Questo fu il giudizio particolare: l'invisibile Giudice disse:    « Via da me! ». Allora la mia anima, come un'ombra gialla di zolfo, precipitò nel luogo dell'eterno tormento.

CONCLUDE CLARA

La mattina, al suono dell'Angelus, ancora tutta tremante per la notte spaventosa, mi alzai e corsi per le scale nella cappella.
Il cuore mi pulsava fin sulla gola.

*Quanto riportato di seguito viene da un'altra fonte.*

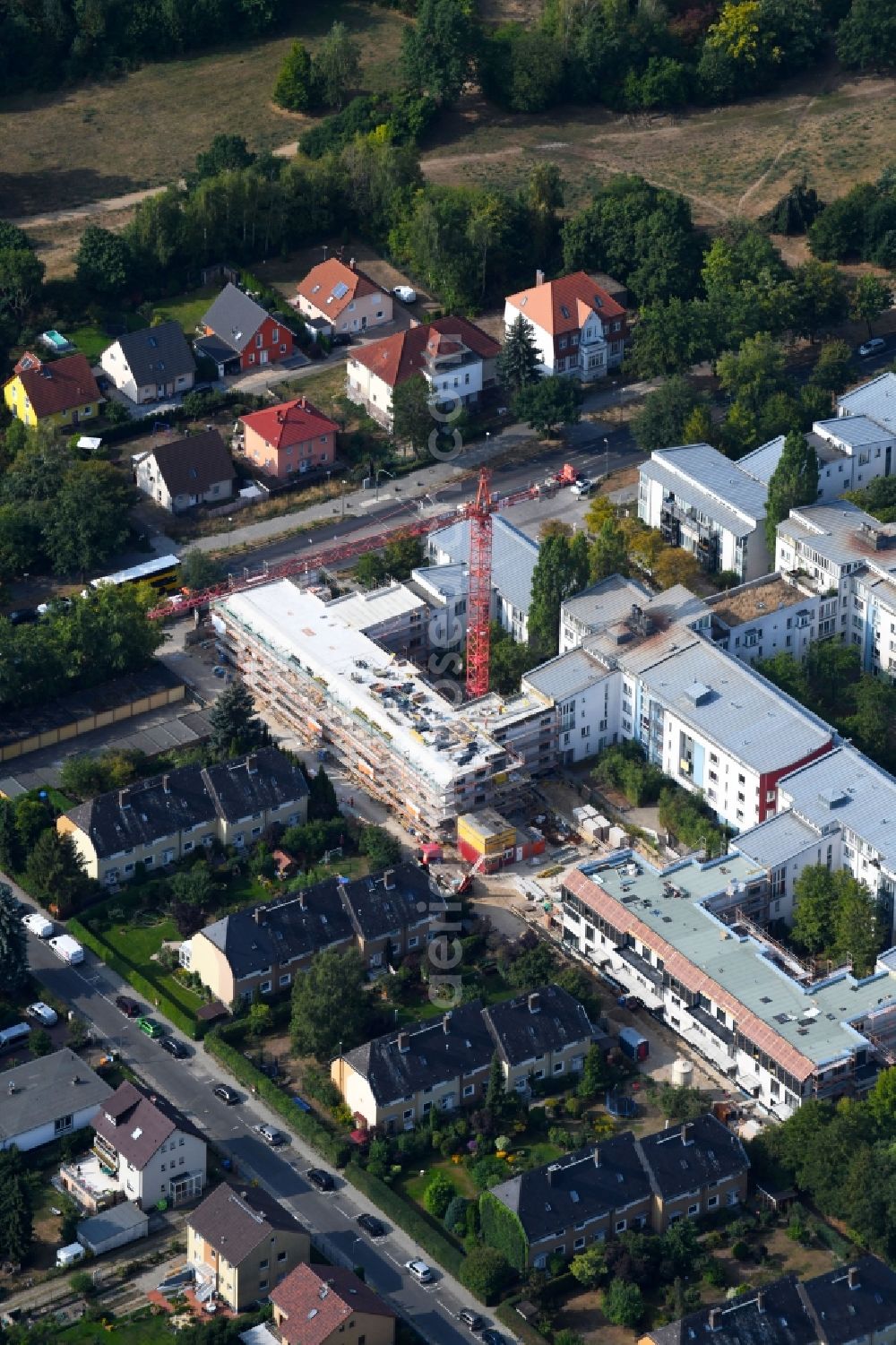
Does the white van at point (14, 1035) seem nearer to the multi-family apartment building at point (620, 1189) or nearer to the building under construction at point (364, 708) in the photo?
the building under construction at point (364, 708)

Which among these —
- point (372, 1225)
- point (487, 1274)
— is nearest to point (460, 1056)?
point (372, 1225)

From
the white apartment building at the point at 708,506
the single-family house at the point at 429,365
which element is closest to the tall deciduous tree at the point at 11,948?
the white apartment building at the point at 708,506

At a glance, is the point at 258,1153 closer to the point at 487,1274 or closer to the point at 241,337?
the point at 487,1274

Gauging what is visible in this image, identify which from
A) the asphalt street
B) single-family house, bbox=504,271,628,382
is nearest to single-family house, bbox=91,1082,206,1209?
the asphalt street

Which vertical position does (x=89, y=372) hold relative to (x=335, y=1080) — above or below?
above

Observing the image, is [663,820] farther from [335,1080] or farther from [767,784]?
[335,1080]

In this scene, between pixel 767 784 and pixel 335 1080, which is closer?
pixel 335 1080

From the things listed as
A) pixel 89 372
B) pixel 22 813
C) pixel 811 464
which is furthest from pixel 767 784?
pixel 89 372

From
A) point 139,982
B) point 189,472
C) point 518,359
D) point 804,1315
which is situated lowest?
point 804,1315
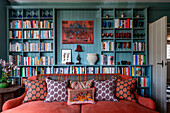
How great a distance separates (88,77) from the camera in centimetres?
280

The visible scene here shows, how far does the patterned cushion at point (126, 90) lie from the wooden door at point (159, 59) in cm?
93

Le poche ospiti, inginocchiate vicino a me, mi guardarono; ma forse pensarono che fossi così eccitata per la corsa fatta giù per le scale.
Una signora bonaria di Budapest, che mi aveva osservata, mi disse dopo sorridendo:
Signorina, il Signore vuole essere servito con calma, non di corsa!
Ma poi si accorse che qualcosa d'altro mi aveva eccitato e mi teneva ancora in agitazione. E mentre la signora mi rivolgeva altre buone parole, io pensavo: Dio solo mi basta!
Sì, egli solo mi deve bastare in questa e nell'altra vita. Voglio un giorno poterlo godere in Paradiso, per quanti sacrifici mi possa costare in terra. Non voglio andare all'inferno!